--- START ---

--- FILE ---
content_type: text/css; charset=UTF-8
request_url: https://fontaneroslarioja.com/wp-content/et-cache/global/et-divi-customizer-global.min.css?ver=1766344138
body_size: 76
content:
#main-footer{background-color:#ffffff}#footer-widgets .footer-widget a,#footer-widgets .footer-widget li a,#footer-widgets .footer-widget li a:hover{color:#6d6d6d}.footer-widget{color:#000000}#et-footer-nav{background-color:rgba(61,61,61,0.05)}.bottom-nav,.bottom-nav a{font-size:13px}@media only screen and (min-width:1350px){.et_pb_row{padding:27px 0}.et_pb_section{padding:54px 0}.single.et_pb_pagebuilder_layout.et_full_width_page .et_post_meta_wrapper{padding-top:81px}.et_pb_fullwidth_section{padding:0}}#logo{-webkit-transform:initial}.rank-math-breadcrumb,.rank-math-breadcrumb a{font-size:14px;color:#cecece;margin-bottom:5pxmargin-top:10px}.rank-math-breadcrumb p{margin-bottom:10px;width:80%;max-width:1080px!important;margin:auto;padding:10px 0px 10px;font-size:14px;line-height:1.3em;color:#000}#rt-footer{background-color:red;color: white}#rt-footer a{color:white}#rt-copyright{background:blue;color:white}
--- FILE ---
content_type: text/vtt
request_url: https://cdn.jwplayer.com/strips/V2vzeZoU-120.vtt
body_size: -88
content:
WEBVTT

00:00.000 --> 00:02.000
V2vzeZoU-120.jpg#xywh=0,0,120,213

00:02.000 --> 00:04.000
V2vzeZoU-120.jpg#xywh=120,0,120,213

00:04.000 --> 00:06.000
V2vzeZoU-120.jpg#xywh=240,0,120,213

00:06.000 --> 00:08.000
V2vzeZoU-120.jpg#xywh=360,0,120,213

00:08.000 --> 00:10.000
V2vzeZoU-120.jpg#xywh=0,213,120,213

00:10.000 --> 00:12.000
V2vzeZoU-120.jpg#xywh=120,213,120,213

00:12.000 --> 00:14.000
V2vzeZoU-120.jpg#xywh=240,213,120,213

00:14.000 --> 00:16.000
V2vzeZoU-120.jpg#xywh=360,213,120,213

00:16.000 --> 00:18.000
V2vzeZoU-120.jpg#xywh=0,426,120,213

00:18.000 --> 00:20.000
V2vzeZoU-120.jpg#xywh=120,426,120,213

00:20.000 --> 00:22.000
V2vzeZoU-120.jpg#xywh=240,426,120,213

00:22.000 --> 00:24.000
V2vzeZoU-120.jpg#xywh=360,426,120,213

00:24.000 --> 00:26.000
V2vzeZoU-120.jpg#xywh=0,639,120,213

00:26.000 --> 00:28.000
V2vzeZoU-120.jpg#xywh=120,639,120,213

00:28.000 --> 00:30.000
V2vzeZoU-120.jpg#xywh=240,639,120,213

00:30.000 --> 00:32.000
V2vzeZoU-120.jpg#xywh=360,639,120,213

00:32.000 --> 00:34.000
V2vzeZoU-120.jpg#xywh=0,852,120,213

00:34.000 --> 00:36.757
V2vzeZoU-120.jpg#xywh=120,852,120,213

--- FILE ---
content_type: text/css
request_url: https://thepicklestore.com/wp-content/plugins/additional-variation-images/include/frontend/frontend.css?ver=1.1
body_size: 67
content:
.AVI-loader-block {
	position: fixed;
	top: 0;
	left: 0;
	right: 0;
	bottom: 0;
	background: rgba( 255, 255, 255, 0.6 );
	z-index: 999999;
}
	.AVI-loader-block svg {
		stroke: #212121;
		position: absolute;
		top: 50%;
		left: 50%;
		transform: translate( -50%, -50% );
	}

--- END ---

_Exercise_. Look back at the entries above and repeat, unchanged, every line from the line holding "00:02.000 --> 00:04.000" through the line holding "V2vzeZoU-120.jpg#xywh=120,213,120,213".

_Task output_.
00:02.000 --> 00:04.000
V2vzeZoU-120.jpg#xywh=120,0,120,213

00:04.000 --> 00:06.000
V2vzeZoU-120.jpg#xywh=240,0,120,213

00:06.000 --> 00:08.000
V2vzeZoU-120.jpg#xywh=360,0,120,213

00:08.000 --> 00:10.000
V2vzeZoU-120.jpg#xywh=0,213,120,213

00:10.000 --> 00:12.000
V2vzeZoU-120.jpg#xywh=120,213,120,213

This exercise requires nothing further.